[Begin]

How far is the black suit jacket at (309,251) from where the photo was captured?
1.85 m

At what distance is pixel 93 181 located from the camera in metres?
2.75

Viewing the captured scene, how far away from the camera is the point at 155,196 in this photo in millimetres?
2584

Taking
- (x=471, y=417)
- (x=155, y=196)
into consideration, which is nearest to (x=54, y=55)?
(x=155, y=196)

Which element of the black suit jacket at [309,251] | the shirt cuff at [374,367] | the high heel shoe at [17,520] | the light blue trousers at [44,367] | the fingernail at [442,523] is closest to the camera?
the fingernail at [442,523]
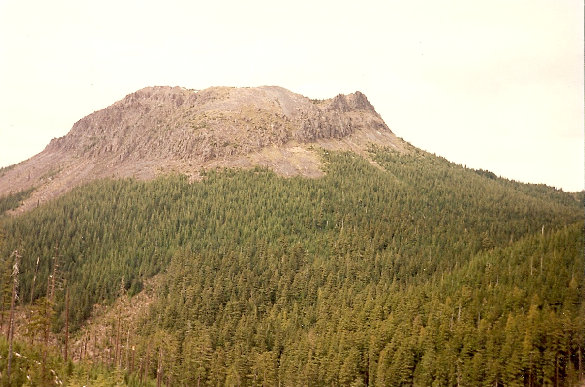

[End]

Problem requirements:
Copy the entries above word for word, starting with the line with "Viewing the captured" and going on through the end of the entries. Leave the pictures out.

Response to this exercise:
Viewing the captured scene, how far away from the camera is the point at 155,196 in this photo in millimetres?
2584

Taking
- (x=471, y=417)
- (x=155, y=196)
into consideration, which is nearest to (x=54, y=55)?
(x=155, y=196)

Which element of the black suit jacket at [309,251] | the shirt cuff at [374,367] | the high heel shoe at [17,520] | the light blue trousers at [44,367] | the fingernail at [442,523] is closest to the camera?
the fingernail at [442,523]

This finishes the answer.